The Conquest of Fate

From this night you had better shut your door, and never open it to any other person except to him who brings to you a large measure full of pearls of the first water. You follow this advice for a day and I shall then advise you further.”

Being the daughter of a great sage, and having been compelled by necessity to take to a wretched life, she readily consented to follow her father’s disciple when he promised to redeem her. She bolted the door, and refused admission to anyone unless they brought a large measure full of pearls. Her visitors, fancying that she must have gone mad, went away. The night was almost drawing to a close and all her friends had gone away disappointed. Who was there in the village to give to her one measure full of pearls? But as the nail of Brahmâ had appointed for her such a life as stated, some one was bound to comply with her terms. And as there was no human being who could do so, the god Brahmâ himself assumed the shape of a young man, and, with a measure full of pearls, visited her in the last watch of the night and remained with her.

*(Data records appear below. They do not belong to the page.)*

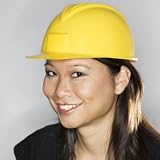 Construction Hard Hat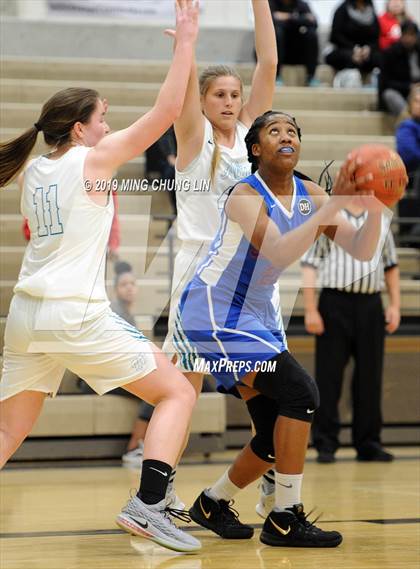 Thumbnail 1 in Serra @ Aliso Niguel (CIF SS D1 Playoff) photogallery.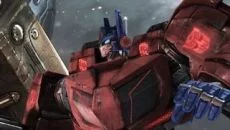 Transformers: War for Cybertron - дата выхода для PC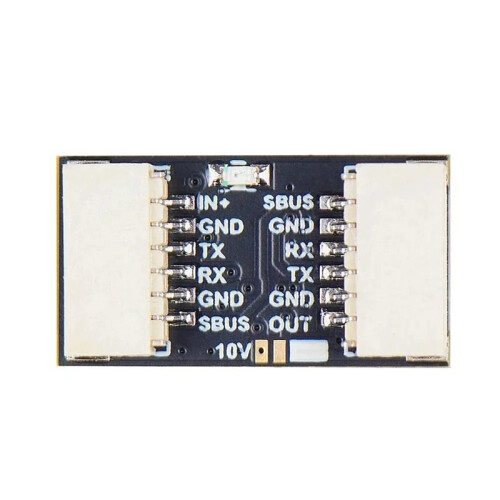 HDVTX Module for  O3/O4 Air Unit 5V/10V Step-Down Voltage Regulator FPV Drone DIY Part to Safely Reduce Input Voltage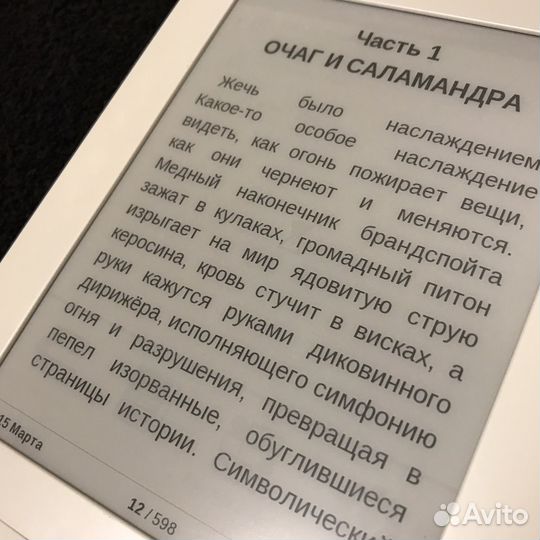 Электронная книга Pocketbook 613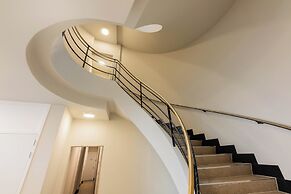 Alphabet Apartments Westersingel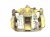 2016 Honda Accord Front Driver Brake Caliper 45019 T2F 000 Replacement 2016 Honda Accord Front Driver Brake Caliper 45019 T2F 000 Replacement thumbnail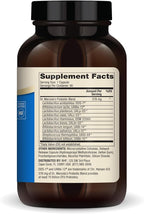 Dr. Mercola Complete Probiotics - 70 Billion CFU - Supports Immune, Digestive & Gut Health - Features 10 Strains - Shelf Stable - GMO-Free, Gluten-Free & Soy-Free - 90 Capsules (90 Servings)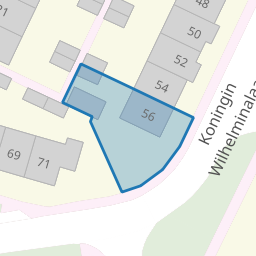 Perceel JRE00-D-3732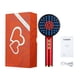 thumbnail image 5 of Red/Blue Light Phototherapy Massage Comb Anti Hair Loss Comb Multipurpose Scalp Massaging Brush, 5 of 5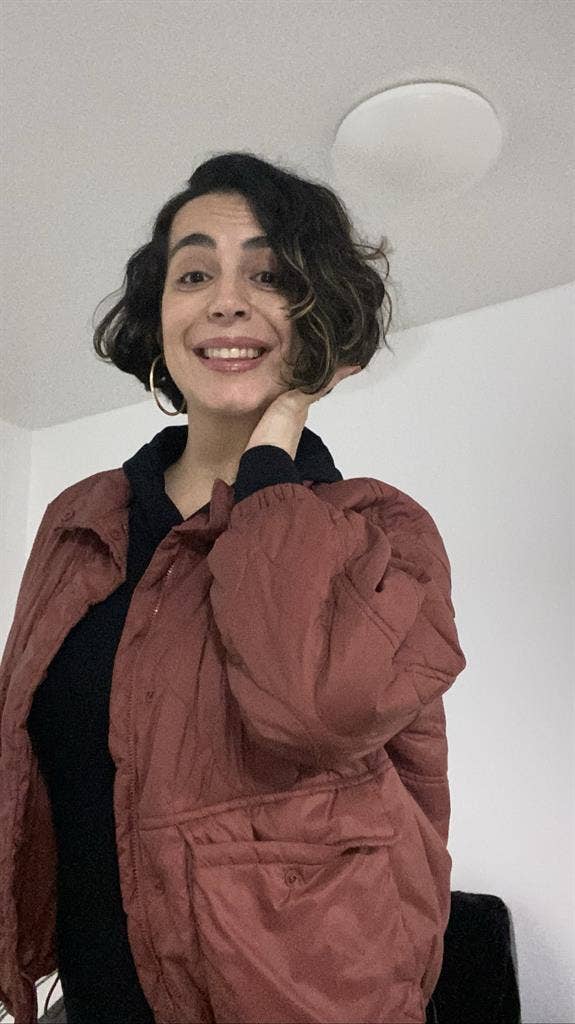 Monica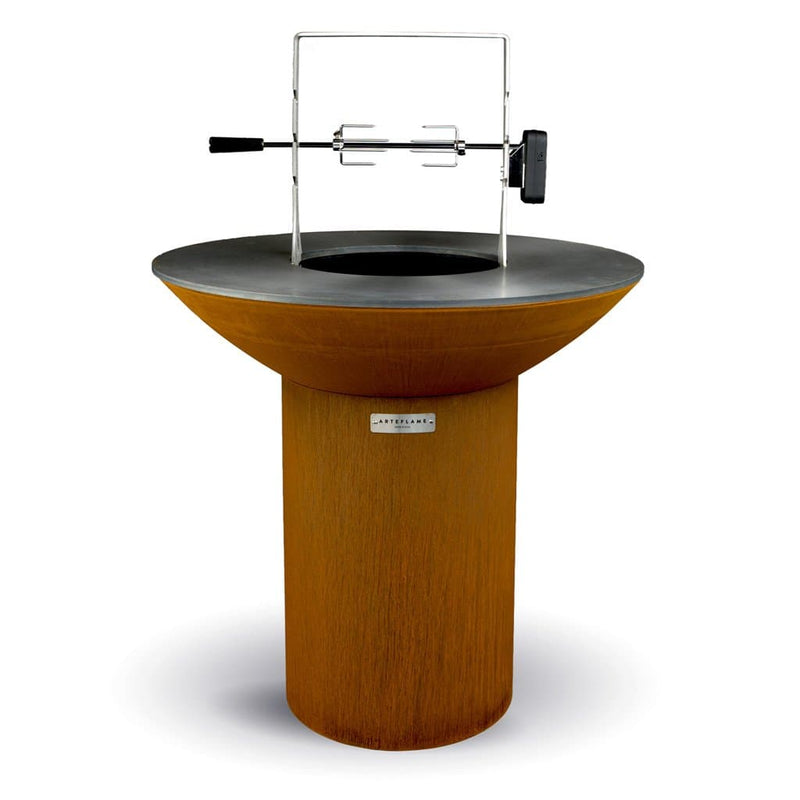 Arteflame 40" Grill Rotisserie Accessory (AF40ROTIS)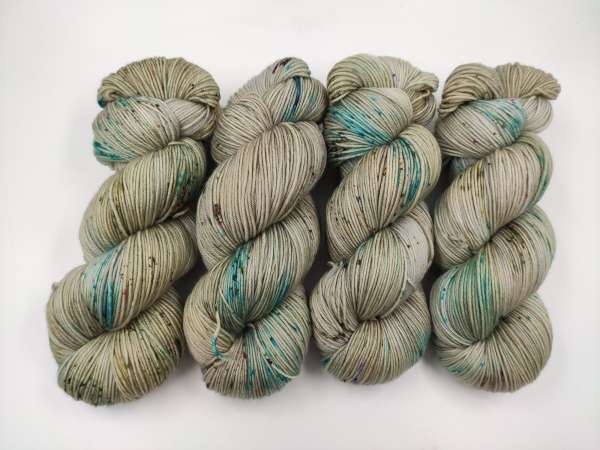 Cosy Merino Pur -  WILDES ISLAND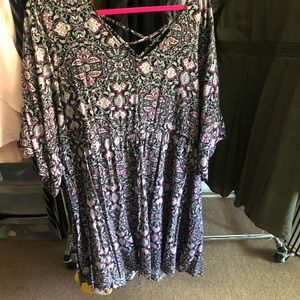 Torrid size 3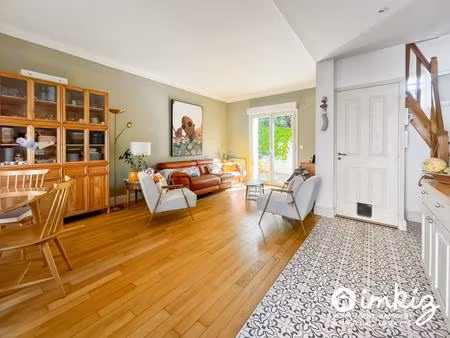 maison coup de cœur petite garenne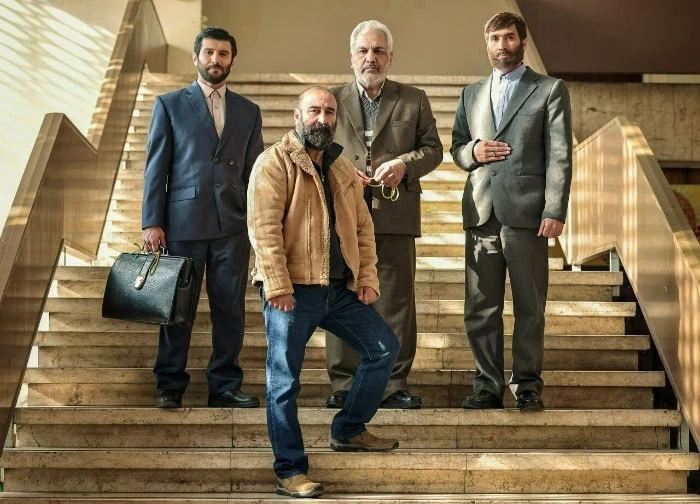 داستان فیلم سینمایی آقای زالو زمان اکران فیلم سینمایی آقای زالو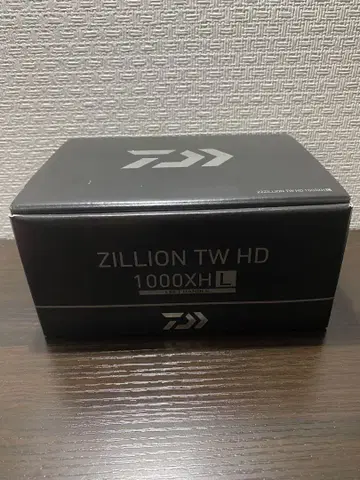 지리온 TW HD 1000XH L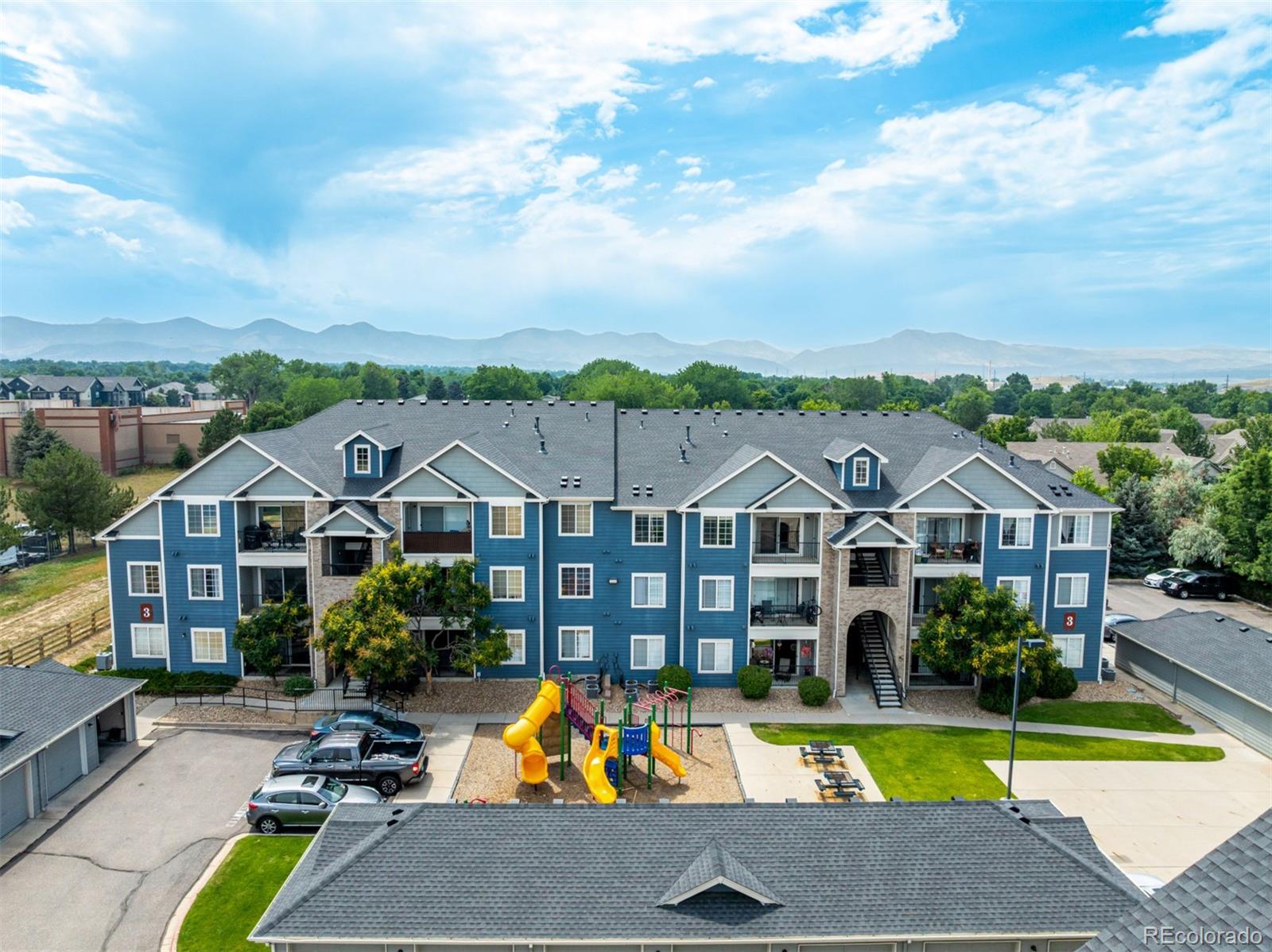 4451 S Ammons Street Littleton CO 80123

When morning dawned he disappeared, and when Kalyânî explained to the disciple of her father the next morning that after all one person had visited her with a measure full of pearls on the previous night, he was glad to hear of it. He knew that his plan was working well. Said he:—

“My dear daughter, you are restored to your former good self hereafter from this day. There are very few people in this world who could afford to give you a measure full of pearls every night. So he that brought you the pearls last night must continue to do so every night, and he shall be hereafter your only husband. No other person must ever hereafter see your face, and you must obey my orders. You must sell all the pearls he brings you every day and convert them into money. This money you should spend in feeding the poor and other charities. None of it must you reserve for the next day, neither must you entertain a desire to hoard up money.